I recently picked up the trains in the attached pictures, I know nothing about them as far as age, scale, etc. My grandson loves trains so I thought it would be something for him to use and grow up with, but I started wondering if there is anything here that should maybe be put on a shelf for awhile rather than let a 4 year old get his hands on.

Any information or help is appreciated, and thanks in advance.


----------



## sstlaure (Oct 12, 2010)

They look like standard HO scale to me. I don't see anything particularly collectible or valuable there.

Nice Spirit of 76 train....


----------



## santafe158 (Jul 14, 2010)

I probably wouldn't recommend any HO scale train for a four year old. At that age I think they're still a little delicate (even the starter type stuff you have pictured) and small for them. I'd possibly look at a bigger O gauge starter set (not just saying that because of my favorite scale  ) or hold off on giving him the HO stuff until a little later.
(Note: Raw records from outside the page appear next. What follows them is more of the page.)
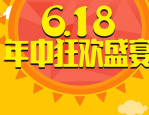 6.18
年中狂欢盛宴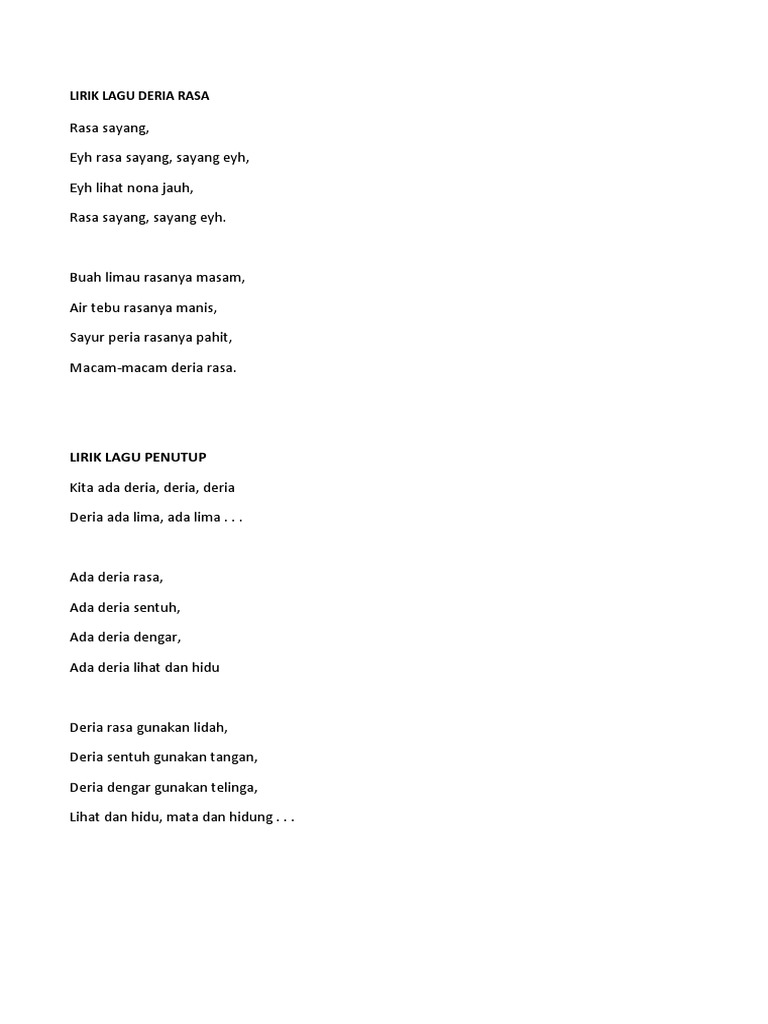 LIRIK LAGU DERIA RASA

Rasa sayang,

Eyh rasa sayang, sayang eyh,

Eyh lihat nona jauh,

Rasa sayang, sayang eyh.

Buah limau rasanya masam,

Air tebu rasanya manis,

Sayur peria rasanya pahit,

Macam-macam deria rasa.

LIRIK LAGU PENUTUP

Kita ada deria, deria, deria

Deria ada lima, ada lima . . .

Ada deria rasa,

Ada deria sentuh,

Ada deria dengar,

Ada deria lihat dan hidu

Deria rasa gunakan lidah,

Deria sentuh gunakan tangan,

Deria dengar gunakan telinga,

Lihat dan hidu, mata dan hidung . . .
Otherwise, make sure he's well supervised and careful around them.


----------



## THE TYCO MAN (Aug 23, 2011)

I'm drooling a little over that HO! I that same C-Liner. I would hold on to those and get a 0 scale set like a decent beginner grade Lionel, MTH or Atlas train set. More forgiving if a grand kid picked it up or it falls over on the floor! They do run and do better for "carpet burning" compared to HO.


----------



## Big Ed (Jun 16, 2009)

THE TYCO MAN said:


> I'm drooling a little over that HO! I that same C-Liner. I would hold on to those and get a 0 scale set like a decent beginner grade Lionel, MTH or Atlas train set. More forgiving if a grand kid picked it up or it falls over on the floor! They do run and do better for "carpet burning" compared to HO.



They do look new huh?:thumbsup:

I like the Spirit _of_ 76 also,:smokin:

They all look like new and in great shape.
Well at least the side you can see are in great shape.


----------



## sstlaure (Oct 12, 2010)

My kids are 5 and 8 and don't have any problems with the trains. They've been playing with them since they were 3 and 6.

If there are ones that are particularly nice, then don't let them play with those. Pick up some cheapies at a train show or off of craigslist and let them play. They're toys.

To me, seeing their eyes light up when they get to play with these things is worth it to me to have a little damage happen now and again.


----------



## tjcruiser (Jan 10, 2010)

Michael,

My guess is that those trains are 1970's ... perhaps Tyco. Poke around these sites to see if you can identify them. The silver/red Santa Fe style was (and is) offered by several different mfrs, though.

http://tycotrain.tripod.com/tycotrains/

http://tycotrain.tripod.com/tycotrains/id22.html

http://www.ho-scaletrains.net/tycobrownboxdiesels/id11.html (scroll to bottom)

TJ


----------



## sstlaure (Oct 12, 2010)

I've got the New Haven box car (pretty sure TJ is right and it's Tyco), a bunch of those ore cars (those are AHM models) and that Pennsy gondola.

I've also got a couple of those Sante Fe F-units - mine are early Bachmann models.


----------



## JohnAP (May 4, 2011)

Another vote for the Spirit of 76! Have you considered Thomas the train? The kids seem to identify with Thomas and his friends.


----------



## Shovel Man (May 26, 2012)

Always a tough choice. If you 'collect' them for their future value you might make a few bucks someday but if you let him play the rewards could be much higher.


----------